### Texto para leitura
........
Pesquisa desenvolve cultivar nacional amarela de habanero

DA EMBRAPA

A cadeia produtiva de pimentas ganhou mais uma opção de cultivo e a possibilidade de os produtores reforçarem a renda pelo aumento da oferta de um produto com características diferenciadas.

A pimenta BRS Araçari, desenvolvida pelo Programa de Melhoramento Genético de Capsicum (pimentas e pimentões) da Embrapa Hortaliças (DF), veio juntar-se à BRS Juruti, de cor vermelha, e à BRS Nandaia, alaranjada, primeiras cultivares nacionais de pimenta habanero, lançadas em 2016. A nova pimenta produz frutos amarelos, quando maduros, e apresenta baixa pungência (ardor) – em torno de 5 mil SHU (Unidade de Calor Scoville), que mede o grau de pungência das pimentas. Um teor considerado incomum quando comparado com as outras cultivares do grupo: a BRS Juruti apresenta 260 mil SHU e a BRS Nandaia, 200 mil SHU.
........
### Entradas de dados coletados
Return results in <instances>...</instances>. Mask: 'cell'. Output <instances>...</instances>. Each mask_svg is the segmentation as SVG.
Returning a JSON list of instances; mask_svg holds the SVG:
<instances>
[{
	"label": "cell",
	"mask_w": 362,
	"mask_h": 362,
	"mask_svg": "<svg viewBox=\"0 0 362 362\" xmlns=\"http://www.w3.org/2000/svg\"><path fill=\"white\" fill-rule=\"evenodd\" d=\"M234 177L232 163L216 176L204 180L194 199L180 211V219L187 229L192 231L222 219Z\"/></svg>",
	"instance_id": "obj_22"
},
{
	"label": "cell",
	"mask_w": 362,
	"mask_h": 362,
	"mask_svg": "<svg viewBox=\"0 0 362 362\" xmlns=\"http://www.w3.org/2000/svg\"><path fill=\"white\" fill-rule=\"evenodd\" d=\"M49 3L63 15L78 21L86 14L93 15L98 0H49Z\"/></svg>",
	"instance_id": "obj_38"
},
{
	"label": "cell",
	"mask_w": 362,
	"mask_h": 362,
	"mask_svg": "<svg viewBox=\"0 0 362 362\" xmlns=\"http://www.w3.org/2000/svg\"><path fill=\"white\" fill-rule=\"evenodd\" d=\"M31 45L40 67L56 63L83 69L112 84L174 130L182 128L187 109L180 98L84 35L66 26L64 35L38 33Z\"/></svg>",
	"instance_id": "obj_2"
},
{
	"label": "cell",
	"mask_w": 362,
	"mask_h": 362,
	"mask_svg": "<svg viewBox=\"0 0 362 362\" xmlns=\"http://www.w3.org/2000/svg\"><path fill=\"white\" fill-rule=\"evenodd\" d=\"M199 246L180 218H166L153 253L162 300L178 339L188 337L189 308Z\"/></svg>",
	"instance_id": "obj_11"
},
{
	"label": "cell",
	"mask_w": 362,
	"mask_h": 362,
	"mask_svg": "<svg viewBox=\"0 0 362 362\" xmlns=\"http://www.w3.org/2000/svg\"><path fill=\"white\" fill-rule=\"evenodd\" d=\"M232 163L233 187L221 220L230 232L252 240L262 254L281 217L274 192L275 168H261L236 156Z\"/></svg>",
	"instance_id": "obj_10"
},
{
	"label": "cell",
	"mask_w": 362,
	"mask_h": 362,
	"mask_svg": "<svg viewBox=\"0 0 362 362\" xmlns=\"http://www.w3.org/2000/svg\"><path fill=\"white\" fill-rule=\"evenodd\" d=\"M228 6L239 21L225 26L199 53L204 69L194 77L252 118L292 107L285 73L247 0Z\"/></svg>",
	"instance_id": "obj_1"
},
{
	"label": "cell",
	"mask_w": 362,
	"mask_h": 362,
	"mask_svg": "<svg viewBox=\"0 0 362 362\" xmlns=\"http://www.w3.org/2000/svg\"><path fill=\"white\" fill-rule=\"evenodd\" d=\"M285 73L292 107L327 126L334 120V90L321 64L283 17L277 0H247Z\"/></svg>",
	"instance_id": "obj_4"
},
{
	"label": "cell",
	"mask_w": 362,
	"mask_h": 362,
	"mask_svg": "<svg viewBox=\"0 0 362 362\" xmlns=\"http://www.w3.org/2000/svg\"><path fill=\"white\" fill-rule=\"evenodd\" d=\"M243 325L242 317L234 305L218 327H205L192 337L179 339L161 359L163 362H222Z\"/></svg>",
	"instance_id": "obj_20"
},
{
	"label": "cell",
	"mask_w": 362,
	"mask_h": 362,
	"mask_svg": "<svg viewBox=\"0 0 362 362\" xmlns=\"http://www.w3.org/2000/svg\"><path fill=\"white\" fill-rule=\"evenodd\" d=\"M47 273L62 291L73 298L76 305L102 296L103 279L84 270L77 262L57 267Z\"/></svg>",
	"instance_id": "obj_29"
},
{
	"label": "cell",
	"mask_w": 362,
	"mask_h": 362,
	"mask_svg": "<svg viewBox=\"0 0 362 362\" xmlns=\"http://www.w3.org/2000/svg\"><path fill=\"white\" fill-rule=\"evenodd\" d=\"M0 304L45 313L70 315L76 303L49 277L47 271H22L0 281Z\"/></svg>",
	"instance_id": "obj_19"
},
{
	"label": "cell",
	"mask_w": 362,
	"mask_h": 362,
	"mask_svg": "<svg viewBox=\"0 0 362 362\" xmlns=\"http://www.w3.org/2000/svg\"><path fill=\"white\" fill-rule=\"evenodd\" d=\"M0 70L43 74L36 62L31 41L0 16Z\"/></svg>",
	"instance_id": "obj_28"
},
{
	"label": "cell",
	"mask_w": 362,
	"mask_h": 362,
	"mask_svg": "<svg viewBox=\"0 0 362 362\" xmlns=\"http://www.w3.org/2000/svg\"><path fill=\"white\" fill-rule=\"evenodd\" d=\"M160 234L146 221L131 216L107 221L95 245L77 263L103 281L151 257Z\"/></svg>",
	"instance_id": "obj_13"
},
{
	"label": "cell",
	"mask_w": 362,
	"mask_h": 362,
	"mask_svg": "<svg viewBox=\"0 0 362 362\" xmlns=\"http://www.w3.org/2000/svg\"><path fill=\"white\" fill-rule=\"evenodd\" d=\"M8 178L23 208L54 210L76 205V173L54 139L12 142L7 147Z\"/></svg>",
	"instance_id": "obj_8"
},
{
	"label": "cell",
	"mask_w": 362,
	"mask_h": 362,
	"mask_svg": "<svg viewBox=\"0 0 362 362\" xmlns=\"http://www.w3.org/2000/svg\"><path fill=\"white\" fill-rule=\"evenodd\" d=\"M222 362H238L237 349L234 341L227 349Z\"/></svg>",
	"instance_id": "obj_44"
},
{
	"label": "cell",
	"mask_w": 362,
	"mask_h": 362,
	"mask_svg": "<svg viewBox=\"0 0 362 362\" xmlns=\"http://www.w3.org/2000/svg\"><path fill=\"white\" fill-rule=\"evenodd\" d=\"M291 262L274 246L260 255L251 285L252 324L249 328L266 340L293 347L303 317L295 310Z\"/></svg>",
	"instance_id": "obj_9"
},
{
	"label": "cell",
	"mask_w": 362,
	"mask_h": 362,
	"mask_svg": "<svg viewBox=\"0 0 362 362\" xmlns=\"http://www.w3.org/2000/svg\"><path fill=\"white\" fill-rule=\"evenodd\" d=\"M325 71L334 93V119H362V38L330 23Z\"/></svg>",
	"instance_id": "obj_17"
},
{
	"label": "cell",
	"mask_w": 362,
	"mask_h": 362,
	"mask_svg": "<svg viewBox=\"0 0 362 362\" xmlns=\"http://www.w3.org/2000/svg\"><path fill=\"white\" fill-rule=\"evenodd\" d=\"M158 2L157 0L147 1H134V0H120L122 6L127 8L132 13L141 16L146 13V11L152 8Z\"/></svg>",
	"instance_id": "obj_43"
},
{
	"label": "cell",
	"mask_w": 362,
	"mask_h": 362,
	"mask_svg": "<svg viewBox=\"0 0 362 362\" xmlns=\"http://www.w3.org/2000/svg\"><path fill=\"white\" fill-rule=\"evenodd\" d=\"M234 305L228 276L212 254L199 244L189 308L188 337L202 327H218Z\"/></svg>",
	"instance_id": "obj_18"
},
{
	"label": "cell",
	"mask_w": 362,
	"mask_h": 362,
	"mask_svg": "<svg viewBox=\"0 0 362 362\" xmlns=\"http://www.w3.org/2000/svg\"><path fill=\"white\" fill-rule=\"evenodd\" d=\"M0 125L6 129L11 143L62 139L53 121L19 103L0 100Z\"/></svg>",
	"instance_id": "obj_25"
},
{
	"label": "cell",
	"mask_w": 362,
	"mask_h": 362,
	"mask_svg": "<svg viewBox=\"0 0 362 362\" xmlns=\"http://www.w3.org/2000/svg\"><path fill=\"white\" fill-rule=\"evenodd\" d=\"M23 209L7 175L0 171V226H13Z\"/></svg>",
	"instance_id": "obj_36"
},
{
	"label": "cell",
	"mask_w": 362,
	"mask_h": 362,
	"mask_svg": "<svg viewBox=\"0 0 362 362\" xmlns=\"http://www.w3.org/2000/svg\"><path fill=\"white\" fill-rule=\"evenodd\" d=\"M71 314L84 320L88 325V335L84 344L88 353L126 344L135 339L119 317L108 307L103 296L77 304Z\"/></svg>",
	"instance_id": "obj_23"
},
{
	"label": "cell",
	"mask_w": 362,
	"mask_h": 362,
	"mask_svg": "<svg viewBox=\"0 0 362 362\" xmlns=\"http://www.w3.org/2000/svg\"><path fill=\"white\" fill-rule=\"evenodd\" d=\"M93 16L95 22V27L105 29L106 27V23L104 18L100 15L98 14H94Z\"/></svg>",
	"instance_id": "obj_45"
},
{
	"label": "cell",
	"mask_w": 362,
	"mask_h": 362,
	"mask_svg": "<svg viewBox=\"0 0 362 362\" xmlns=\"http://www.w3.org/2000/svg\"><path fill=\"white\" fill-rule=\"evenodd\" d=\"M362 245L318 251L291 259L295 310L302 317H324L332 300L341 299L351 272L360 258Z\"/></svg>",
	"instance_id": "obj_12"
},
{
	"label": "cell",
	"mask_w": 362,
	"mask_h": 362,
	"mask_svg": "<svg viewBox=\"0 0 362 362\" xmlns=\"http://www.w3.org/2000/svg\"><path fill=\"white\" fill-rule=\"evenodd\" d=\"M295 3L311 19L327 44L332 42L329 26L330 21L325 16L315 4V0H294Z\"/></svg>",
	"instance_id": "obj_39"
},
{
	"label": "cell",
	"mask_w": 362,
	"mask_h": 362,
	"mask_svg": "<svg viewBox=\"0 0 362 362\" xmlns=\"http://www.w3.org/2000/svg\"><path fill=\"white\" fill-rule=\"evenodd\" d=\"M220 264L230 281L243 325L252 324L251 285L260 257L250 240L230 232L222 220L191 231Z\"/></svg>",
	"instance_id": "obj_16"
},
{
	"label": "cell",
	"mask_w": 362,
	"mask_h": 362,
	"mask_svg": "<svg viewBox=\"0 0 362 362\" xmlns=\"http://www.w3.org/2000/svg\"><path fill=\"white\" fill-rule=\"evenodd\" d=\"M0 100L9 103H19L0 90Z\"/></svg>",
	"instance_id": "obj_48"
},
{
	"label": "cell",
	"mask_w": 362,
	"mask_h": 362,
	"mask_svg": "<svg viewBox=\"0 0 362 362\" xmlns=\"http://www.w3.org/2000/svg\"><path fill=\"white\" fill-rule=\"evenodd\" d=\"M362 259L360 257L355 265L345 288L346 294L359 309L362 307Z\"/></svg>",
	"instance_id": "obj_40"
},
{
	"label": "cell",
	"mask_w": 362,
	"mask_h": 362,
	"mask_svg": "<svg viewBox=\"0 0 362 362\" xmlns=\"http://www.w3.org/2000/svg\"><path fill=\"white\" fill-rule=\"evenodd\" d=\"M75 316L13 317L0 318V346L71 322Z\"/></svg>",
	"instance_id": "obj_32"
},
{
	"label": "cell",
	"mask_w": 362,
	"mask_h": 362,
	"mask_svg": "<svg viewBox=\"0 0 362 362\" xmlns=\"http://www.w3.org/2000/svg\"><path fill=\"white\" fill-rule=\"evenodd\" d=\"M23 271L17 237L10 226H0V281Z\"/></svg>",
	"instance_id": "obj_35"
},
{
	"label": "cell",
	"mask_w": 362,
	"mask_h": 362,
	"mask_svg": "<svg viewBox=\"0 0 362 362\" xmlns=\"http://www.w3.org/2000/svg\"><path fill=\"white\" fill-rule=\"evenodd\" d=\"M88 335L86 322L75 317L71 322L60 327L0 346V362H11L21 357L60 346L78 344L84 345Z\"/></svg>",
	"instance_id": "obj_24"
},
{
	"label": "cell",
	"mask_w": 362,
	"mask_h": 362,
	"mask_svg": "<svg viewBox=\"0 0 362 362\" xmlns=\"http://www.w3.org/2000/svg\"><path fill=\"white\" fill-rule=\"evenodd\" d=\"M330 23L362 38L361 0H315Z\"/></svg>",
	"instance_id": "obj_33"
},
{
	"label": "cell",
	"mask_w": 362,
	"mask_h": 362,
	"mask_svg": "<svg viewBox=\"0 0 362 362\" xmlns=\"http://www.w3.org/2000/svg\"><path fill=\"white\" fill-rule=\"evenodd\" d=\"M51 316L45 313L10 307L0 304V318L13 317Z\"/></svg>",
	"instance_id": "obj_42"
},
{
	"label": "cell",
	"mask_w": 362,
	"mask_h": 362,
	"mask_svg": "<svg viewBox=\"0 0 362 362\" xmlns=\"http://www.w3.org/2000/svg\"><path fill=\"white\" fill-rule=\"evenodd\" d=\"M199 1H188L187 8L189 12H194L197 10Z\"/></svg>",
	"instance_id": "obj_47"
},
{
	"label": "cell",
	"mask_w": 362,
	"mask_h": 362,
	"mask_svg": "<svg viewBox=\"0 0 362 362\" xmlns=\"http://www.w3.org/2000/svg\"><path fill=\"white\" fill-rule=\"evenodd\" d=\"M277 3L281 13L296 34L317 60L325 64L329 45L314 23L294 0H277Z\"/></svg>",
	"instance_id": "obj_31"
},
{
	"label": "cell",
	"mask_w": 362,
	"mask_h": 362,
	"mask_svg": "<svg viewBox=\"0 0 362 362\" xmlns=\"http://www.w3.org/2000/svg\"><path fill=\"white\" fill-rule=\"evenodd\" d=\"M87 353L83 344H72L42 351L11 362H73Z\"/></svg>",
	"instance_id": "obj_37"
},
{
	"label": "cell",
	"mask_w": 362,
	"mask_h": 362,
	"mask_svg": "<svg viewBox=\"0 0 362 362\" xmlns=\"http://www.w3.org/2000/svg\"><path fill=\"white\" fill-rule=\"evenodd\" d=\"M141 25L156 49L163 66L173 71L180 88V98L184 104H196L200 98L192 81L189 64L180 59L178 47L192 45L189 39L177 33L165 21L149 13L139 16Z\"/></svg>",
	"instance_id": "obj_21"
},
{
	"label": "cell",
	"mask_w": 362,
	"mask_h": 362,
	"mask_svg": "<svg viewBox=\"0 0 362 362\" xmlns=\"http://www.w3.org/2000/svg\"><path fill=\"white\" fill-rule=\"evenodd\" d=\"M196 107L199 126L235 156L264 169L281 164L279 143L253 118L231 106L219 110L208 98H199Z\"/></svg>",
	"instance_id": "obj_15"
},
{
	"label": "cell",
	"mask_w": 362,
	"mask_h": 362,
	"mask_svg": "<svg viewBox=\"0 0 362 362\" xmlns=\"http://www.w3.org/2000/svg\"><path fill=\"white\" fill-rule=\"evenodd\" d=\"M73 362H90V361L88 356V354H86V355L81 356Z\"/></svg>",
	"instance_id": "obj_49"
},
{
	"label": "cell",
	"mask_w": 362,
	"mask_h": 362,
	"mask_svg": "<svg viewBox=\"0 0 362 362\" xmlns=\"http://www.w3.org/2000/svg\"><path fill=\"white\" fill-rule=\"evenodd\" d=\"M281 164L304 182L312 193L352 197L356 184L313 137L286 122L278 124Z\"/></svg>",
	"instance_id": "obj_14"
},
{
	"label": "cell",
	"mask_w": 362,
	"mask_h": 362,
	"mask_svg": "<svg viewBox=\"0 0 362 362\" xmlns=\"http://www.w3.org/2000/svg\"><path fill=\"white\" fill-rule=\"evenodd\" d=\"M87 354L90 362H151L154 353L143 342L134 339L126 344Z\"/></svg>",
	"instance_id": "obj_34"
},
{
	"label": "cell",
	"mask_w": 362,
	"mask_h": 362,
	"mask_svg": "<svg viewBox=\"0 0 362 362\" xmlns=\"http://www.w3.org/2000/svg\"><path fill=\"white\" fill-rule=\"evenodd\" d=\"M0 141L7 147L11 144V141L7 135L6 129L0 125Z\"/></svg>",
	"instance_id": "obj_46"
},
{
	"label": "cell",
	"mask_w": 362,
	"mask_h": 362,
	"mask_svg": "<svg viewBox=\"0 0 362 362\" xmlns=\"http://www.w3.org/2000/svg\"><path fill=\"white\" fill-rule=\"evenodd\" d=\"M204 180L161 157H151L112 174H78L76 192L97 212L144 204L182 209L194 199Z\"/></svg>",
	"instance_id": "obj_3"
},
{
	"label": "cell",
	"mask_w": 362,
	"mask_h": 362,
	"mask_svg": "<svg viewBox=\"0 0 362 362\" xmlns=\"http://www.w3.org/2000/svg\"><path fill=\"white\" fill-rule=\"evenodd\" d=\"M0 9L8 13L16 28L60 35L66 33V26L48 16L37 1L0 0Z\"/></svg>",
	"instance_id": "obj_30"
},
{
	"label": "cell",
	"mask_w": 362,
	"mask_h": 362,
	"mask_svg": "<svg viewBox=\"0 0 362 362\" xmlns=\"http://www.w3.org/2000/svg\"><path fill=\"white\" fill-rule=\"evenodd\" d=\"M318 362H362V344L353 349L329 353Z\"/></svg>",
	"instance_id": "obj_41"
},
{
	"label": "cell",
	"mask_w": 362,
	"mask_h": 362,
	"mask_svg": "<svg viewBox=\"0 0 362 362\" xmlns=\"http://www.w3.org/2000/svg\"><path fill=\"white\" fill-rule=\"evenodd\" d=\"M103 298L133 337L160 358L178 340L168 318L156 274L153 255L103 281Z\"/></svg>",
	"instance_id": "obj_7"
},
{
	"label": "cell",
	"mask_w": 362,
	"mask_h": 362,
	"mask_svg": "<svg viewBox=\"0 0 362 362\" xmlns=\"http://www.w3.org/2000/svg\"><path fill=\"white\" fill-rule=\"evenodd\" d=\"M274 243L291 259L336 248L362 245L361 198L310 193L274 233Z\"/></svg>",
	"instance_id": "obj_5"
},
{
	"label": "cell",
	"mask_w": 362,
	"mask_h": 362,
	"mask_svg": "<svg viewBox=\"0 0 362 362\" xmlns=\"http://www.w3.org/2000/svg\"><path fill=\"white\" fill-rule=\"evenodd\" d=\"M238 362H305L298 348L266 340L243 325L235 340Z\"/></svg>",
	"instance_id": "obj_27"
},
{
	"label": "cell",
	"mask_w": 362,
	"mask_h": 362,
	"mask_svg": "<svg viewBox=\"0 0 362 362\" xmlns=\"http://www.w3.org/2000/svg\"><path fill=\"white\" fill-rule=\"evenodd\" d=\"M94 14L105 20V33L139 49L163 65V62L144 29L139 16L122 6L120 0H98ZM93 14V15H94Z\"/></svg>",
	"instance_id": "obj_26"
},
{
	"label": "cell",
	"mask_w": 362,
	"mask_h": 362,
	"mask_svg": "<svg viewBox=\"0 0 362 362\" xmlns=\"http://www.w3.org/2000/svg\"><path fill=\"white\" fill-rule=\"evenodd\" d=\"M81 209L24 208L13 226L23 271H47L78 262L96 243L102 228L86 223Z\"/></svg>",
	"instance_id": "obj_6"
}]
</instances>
........
### Exercícios propostos
1 – Diga se cada afirmação concorda com o texto sobre a pimenta BRS Araçari e cite as palavras do texto que decidem a resposta. (a) A BRS Araçari foi lançada em 2016, junto com a BRS Juruti e a BRS Nandaia. (b) Os frutos maduros da BRS Araçari são amarelos. (c) A BRS Nandaia tem pungência maior que a BRS Juruti.
2 – Escreva a continuação do texto sobre a pimenta BRS Araçari, começando logo após a última frase.

### Exercícios resolvidos
1 –
(a) Não: "veio juntar-se à BRS Juruti, de cor vermelha, e à BRS Nandaia, alaranjada, primeiras cultivares nacionais de pimenta habanero, lançadas em 2016"
(b) Sim: "A nova pimenta produz frutos amarelos, quando maduros"
(c) Não: "a BRS Juruti apresenta 260 mil SHU e a BRS Nandaia, 200 mil SHU"

2 –
De acordo com a pesquisadora da Embrapa Cláudia Ribeiro, coordenadora do programa, a coloração amarela e o aroma pronunciado dos frutos distinguem a BRS Araçari das demais cultivares de pimenta habanero disponíveis no mercado brasileiro e tem potencial para atender o mercado de frutos frescos e nichos de mercado voltados para produtos diferenciados à base de pimentas, como molhos, geleias, chutneys, mostardas, patês e outros.

“Como no Brasil o consumo da pimenta in natura, apesar de crescente, ainda é baixo, as demandas dos agricultores referem-se, de modo geral, à oferta de uma matéria-prima de qualidade, com foco na indústria de processamento”, revela a pesquisadora.

Segundo ela, esse é justamente o maior desafio do programa de melhoramento genético, que “deve considerar as demandas dos produtores, em sua grande maioria de base familiar, e da indústria processadora, ao mesmo tempo em que avalia os nichos e as oportunidades do mercado”.

No alto e acima, os frutos da BRS Araçari (fotos Anelise Campos)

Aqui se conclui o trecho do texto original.